Grant Agreements from the Funder's Side: What to Require
For many funders, the grant agreement is an afterthought — a document produced once the real decision to fund has been made. That is precisely backward. The agreement is the instrument through which a funder's intent becomes binding, its compliance obligations are satisfied, and its expectations of the grantee are made concrete. A well-drafted agreement protects the mission; a vague one leaves both parties guessing when something goes wrong.
The foundational term is the purpose restriction. The agreement should state, with specificity, what the funds are for. A grant made for a defined charitable purpose is easier to monitor, easier to defend, and better protected if the grantee's circumstances change. Purpose language that is too loose invites drift; language that is too rigid can strand a grant when conditions shift.

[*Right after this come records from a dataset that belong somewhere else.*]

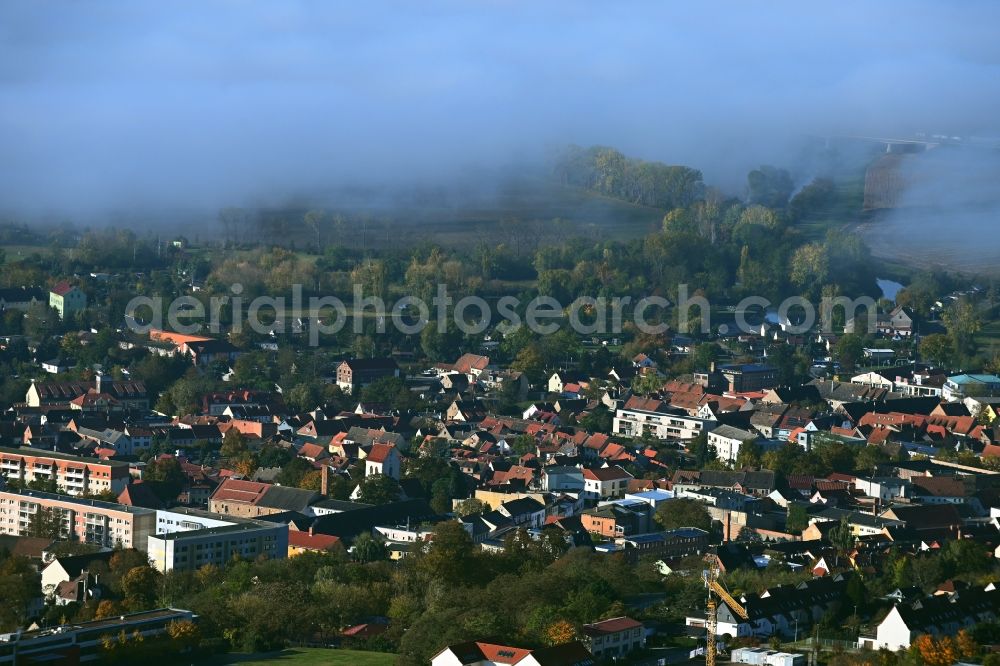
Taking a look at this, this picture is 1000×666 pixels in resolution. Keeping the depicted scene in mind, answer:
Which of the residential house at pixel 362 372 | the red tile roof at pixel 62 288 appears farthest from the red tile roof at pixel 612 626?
the red tile roof at pixel 62 288

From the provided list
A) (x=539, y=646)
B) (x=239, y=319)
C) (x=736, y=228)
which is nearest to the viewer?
(x=539, y=646)

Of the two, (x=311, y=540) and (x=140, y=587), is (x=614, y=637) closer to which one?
(x=140, y=587)

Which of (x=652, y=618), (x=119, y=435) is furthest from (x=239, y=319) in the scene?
(x=652, y=618)

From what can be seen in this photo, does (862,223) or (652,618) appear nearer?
(652,618)

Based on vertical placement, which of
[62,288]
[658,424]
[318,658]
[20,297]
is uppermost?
[62,288]

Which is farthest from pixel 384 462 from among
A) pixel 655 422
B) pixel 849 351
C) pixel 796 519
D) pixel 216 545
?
pixel 849 351

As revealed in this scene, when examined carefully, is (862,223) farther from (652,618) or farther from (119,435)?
(652,618)

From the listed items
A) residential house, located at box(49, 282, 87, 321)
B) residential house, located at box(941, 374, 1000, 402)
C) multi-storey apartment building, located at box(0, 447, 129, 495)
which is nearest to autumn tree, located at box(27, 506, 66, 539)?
multi-storey apartment building, located at box(0, 447, 129, 495)
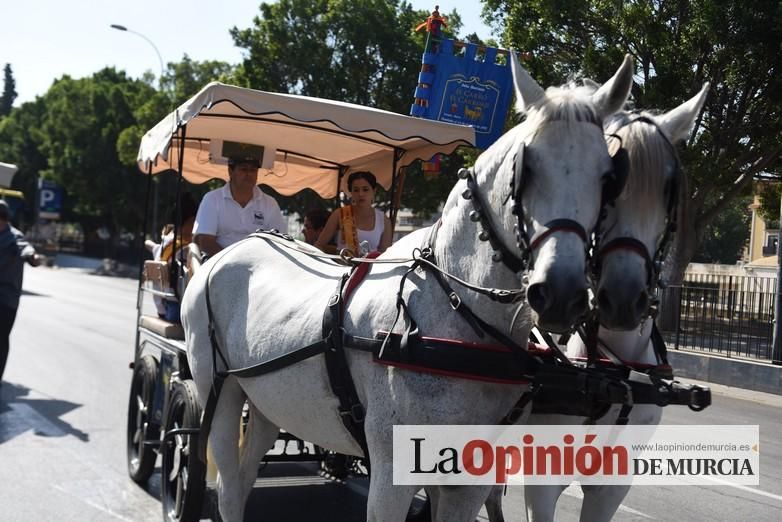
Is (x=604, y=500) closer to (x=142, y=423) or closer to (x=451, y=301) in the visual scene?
(x=451, y=301)

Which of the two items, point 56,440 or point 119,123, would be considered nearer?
point 56,440

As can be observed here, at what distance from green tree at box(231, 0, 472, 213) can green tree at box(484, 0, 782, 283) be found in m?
10.6

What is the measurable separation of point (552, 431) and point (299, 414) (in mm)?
1083

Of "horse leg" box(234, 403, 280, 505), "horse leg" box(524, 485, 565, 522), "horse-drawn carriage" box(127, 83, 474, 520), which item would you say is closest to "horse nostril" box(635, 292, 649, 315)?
"horse leg" box(524, 485, 565, 522)

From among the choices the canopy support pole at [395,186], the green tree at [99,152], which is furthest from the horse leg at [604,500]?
the green tree at [99,152]

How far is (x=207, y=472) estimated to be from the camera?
194 inches

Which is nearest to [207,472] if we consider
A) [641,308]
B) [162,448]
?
[162,448]

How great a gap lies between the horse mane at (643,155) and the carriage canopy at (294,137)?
6.68 ft

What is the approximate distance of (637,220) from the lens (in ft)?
8.30

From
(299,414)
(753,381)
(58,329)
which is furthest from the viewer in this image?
Answer: (58,329)

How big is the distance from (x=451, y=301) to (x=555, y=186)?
0.63m

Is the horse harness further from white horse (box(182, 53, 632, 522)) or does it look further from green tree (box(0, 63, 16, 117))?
green tree (box(0, 63, 16, 117))

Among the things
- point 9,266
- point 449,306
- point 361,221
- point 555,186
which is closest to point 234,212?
point 361,221

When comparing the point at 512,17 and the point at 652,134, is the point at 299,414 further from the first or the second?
the point at 512,17
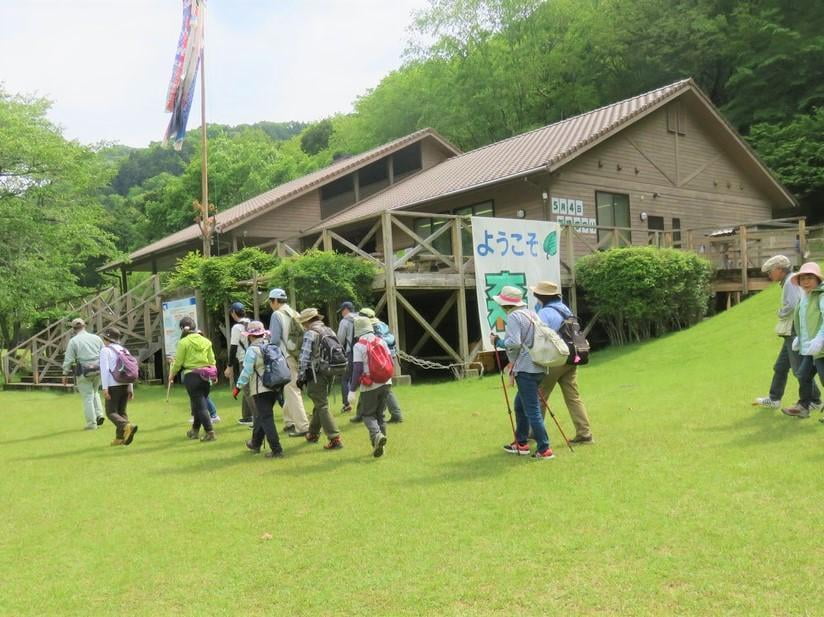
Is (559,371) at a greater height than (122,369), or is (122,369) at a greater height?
(122,369)

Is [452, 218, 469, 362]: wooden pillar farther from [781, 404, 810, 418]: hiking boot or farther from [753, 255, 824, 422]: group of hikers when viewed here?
[781, 404, 810, 418]: hiking boot

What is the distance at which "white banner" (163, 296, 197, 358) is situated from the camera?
16188 mm

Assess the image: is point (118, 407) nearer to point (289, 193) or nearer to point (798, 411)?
point (798, 411)

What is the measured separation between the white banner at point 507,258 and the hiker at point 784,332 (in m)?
6.15

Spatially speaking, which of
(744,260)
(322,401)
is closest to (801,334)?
(322,401)

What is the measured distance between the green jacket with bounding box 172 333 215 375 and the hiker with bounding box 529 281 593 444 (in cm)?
431

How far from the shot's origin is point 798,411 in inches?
290

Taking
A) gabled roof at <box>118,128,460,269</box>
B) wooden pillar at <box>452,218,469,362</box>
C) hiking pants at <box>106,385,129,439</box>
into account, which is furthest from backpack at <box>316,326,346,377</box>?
gabled roof at <box>118,128,460,269</box>

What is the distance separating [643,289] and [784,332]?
7251mm

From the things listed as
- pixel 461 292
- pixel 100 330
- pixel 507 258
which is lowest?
pixel 100 330

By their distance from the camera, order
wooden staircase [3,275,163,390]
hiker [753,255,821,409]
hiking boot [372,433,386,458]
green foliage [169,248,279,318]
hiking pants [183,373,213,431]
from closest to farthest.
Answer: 1. hiking boot [372,433,386,458]
2. hiker [753,255,821,409]
3. hiking pants [183,373,213,431]
4. green foliage [169,248,279,318]
5. wooden staircase [3,275,163,390]

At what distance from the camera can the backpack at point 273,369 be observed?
7477 mm

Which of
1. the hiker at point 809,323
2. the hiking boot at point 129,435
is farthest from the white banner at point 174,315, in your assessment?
the hiker at point 809,323

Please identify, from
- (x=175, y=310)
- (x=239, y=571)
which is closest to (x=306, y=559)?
(x=239, y=571)
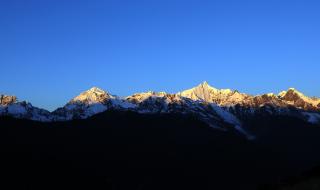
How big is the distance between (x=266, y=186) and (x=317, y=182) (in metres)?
2.46

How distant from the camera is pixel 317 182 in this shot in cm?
2641

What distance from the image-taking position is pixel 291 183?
27.1 m

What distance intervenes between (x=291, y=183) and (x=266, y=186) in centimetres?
123

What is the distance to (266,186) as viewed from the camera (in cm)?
2775

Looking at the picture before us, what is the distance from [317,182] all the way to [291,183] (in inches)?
48.5
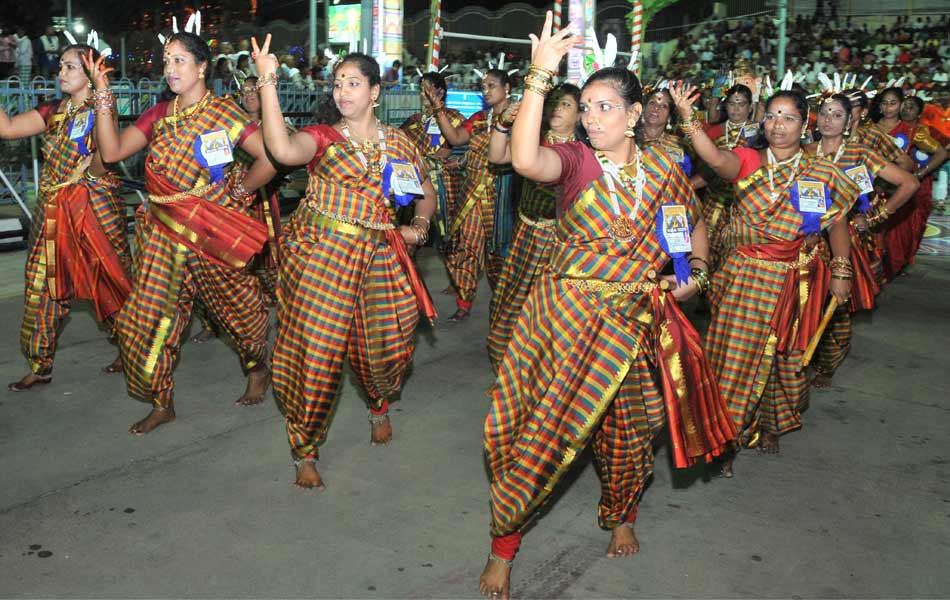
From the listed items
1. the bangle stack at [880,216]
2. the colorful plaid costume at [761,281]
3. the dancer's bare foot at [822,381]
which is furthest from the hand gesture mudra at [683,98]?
the dancer's bare foot at [822,381]

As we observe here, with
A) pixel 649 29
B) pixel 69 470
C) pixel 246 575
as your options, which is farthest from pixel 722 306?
pixel 649 29

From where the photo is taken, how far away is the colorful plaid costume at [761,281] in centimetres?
422

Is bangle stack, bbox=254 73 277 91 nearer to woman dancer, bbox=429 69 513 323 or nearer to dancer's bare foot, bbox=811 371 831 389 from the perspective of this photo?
woman dancer, bbox=429 69 513 323

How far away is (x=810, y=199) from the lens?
4.16 metres

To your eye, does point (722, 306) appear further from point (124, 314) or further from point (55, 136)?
point (55, 136)

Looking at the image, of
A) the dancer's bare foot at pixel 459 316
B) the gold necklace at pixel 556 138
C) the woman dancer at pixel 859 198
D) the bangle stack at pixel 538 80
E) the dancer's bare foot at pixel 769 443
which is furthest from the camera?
the dancer's bare foot at pixel 459 316

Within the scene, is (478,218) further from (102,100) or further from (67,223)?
(102,100)

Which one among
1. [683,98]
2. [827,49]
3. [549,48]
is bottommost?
[683,98]

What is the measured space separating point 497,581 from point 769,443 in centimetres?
196

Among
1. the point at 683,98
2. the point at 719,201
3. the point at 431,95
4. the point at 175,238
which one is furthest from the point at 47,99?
the point at 683,98

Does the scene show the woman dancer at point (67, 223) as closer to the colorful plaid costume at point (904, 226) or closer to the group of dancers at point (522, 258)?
the group of dancers at point (522, 258)

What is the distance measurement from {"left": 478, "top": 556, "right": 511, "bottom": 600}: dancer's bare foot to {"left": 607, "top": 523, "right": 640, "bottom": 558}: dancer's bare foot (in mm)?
480

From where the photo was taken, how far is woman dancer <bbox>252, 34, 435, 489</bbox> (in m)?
3.99

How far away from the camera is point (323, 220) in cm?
402
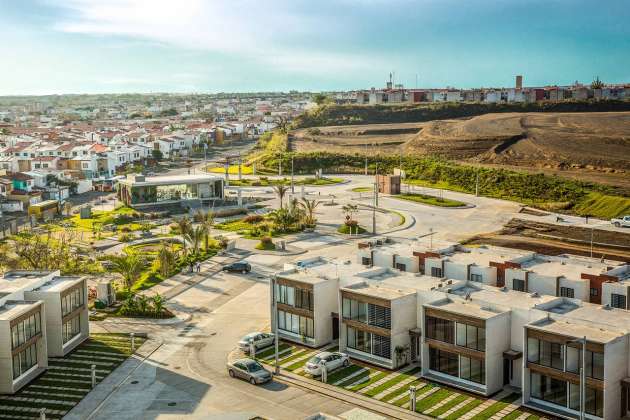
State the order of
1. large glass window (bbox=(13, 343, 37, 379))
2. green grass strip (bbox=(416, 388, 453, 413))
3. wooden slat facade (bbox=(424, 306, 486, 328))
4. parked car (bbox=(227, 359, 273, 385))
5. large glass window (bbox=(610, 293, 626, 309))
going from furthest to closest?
large glass window (bbox=(610, 293, 626, 309)) → parked car (bbox=(227, 359, 273, 385)) → large glass window (bbox=(13, 343, 37, 379)) → wooden slat facade (bbox=(424, 306, 486, 328)) → green grass strip (bbox=(416, 388, 453, 413))

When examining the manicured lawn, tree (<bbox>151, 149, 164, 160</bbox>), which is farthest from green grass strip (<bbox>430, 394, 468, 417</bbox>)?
tree (<bbox>151, 149, 164, 160</bbox>)

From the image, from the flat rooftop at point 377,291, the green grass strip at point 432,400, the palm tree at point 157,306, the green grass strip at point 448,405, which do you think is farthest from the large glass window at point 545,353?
the palm tree at point 157,306

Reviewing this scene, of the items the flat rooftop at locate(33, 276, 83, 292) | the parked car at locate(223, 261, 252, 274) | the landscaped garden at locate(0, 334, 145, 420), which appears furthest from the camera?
the parked car at locate(223, 261, 252, 274)

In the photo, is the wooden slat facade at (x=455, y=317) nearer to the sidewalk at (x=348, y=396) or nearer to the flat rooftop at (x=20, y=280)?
the sidewalk at (x=348, y=396)

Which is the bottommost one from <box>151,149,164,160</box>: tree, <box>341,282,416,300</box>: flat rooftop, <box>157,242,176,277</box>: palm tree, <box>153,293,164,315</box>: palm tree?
<box>153,293,164,315</box>: palm tree

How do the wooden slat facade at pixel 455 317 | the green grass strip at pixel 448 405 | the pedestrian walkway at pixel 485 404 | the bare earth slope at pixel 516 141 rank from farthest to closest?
the bare earth slope at pixel 516 141, the wooden slat facade at pixel 455 317, the green grass strip at pixel 448 405, the pedestrian walkway at pixel 485 404

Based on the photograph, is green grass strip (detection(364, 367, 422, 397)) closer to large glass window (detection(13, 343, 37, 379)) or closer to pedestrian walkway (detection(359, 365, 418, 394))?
pedestrian walkway (detection(359, 365, 418, 394))
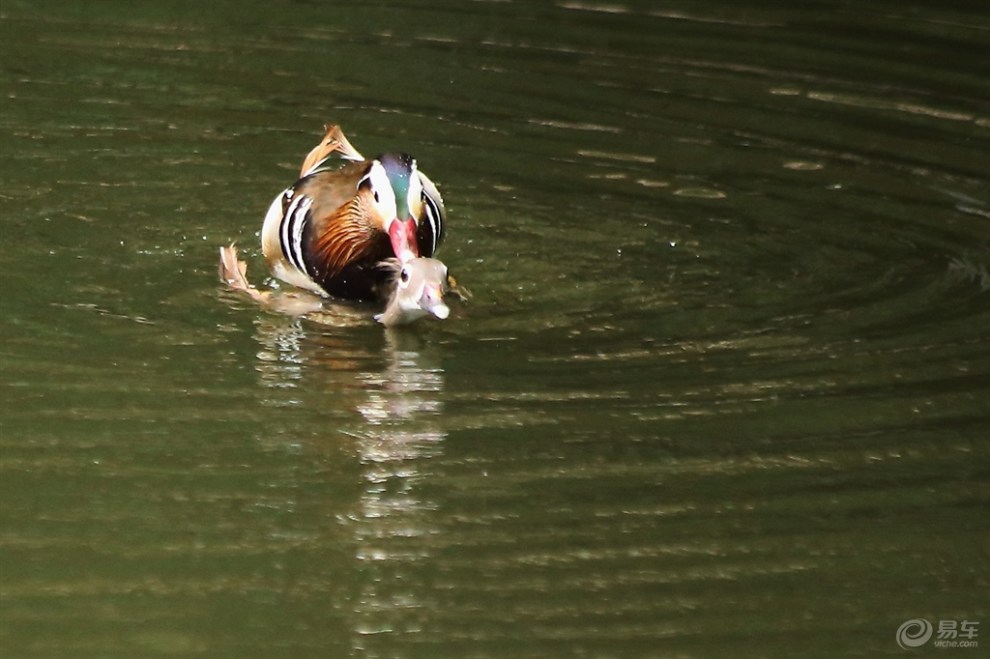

The craft is in describing the purpose precisely enough to be meaningful while leaving the grantee room to execute.
Reporting requirements are the funder's window into whether the grant is doing what it was meant to do. The agreement should specify what the grantee will report, in what form, and on what schedule — narrative progress, financial accounting of how funds were used, and any specific outcomes the grant was designed to achieve. Reporting serves two purposes at once: it lets the funder steward the grant responsibly, and it creates the documentation the funder itself may need to demonstrate that its money was used for charitable ends.
Where the grantee is not a public charity, the agreement carries additional weight. A private foundation making a grant to an organization that is not a qualified public charity — a foreign organization, a for-profit acting charitably, or another private foundation — generally must exercise expenditure responsibility. That obligation flows directly into the grant agreement, which must commit the grantee to use the funds only for the specified charitable purpose, to maintain the funds in a separate accounting, to provide detailed reports, and to refrain from prohibited uses. The agreement is where expenditure responsibility is operationalized.
Payment structure is a lever funders underuse. A grant can be paid in a single disbursement or in tranches tied to milestones or reports. Staged payments give the funder a natural checkpoint: the next payment follows a satisfactory report, which keeps both the grant and the relationship on track. For multi-year commitments especially, a payment schedule linked to continued eligibility and reporting protects the funder without micromanaging the grantee.
The agreement should also address what happens when things go wrong. Termination provisions let the funder stop or reclaim funds if the grantee misuses them, abandons the funded purpose, loses its charitable status, or breaches the agreement. A funder rarely wants to invoke these clauses, but their presence changes behavior and provides recourse. Alongside termination, the agreement should require the return of any unspent or misused funds, so that money not used for the intended purpose comes back rather than disappearing into general operations.
Several other terms earn their place in a well-built agreement. A representation that the grantee will not use the funds for lobbying or political activity protects the funder from having its money support prohibited purposes. A record-retention and audit-access clause lets the funder verify use if questions arise. An anti-terrorism and legal-compliance representation is standard practice for many funders. And a clear statement that the grant creates no partnership or agency relationship keeps the funder from being entangled in the grantee's operations or liabilities.
It is worth remembering the relationship on the other side of the document. The strongest agreements are firm without being adversarial. A grantee reading the agreement should understand exactly what is expected and feel that the terms are reasonable, proportionate to the grant, and aimed at shared success rather than at controlling them. Terms that are punitive or disproportionate signal distrust and can damage the very partnership the grant was meant to build.
The practical discipline is to treat the agreement as a template that is thoughtfully adapted, not a form that is blindly reused. The core terms — purpose, reporting, payment, termination, return of funds — belong in every agreement. The specific provisions scale with the grant: a small, unrestricted gift to a well-known public charity needs far less than a large, multi-year, milestone-based grant to a non-public-charity grantee. Matching the rigor of the document to the risk of the grant is what separates a functioning grants program from a stack of paper. This is operational guidance, not legal advice, and agreements with meaningful complexity or compliance exposure should be reviewed by qualified counsel before they are signed.